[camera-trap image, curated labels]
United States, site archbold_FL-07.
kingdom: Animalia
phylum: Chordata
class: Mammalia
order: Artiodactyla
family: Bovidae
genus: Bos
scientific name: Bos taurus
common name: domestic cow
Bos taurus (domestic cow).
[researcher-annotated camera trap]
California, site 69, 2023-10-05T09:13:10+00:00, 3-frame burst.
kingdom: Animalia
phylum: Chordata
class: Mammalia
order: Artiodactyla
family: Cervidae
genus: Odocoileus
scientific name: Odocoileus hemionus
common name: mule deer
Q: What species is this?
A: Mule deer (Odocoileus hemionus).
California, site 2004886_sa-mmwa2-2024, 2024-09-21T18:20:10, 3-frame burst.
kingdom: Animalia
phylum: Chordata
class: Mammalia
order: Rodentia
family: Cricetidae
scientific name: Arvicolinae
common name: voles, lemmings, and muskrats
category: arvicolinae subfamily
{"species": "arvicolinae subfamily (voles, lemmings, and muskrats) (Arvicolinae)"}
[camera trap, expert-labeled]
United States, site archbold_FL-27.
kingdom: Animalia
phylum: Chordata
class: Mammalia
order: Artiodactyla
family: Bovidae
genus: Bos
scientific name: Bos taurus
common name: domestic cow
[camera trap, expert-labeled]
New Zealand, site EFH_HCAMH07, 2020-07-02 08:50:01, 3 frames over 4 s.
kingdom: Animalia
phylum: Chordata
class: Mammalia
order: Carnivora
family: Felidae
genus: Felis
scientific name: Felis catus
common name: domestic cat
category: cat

■ ■ ■

_Problem requirements_
Beginning at the line that holds "United States, site archbold_FL-27.", copy every line through the end of the entries exactly as given, and only those lines.

_Solved exercise_
United States, site archbold_FL-27.
kingdom: Animalia
phylum: Chordata
class: Mammalia
order: Artiodactyla
family: Bovidae
genus: Bos
scientific name: Bos taurus
common name: domestic cow
[camera trap, expert-labeled]
New Zealand, site EFH_HCAMH07, 2020-07-02 08:50:01, 3 frames over 4 s.
kingdom: Animalia
phylum: Chordata
class: Mammalia
order: Carnivora
family: Felidae
genus: Felis
scientific name: Felis catus
common name: domestic cat
category: cat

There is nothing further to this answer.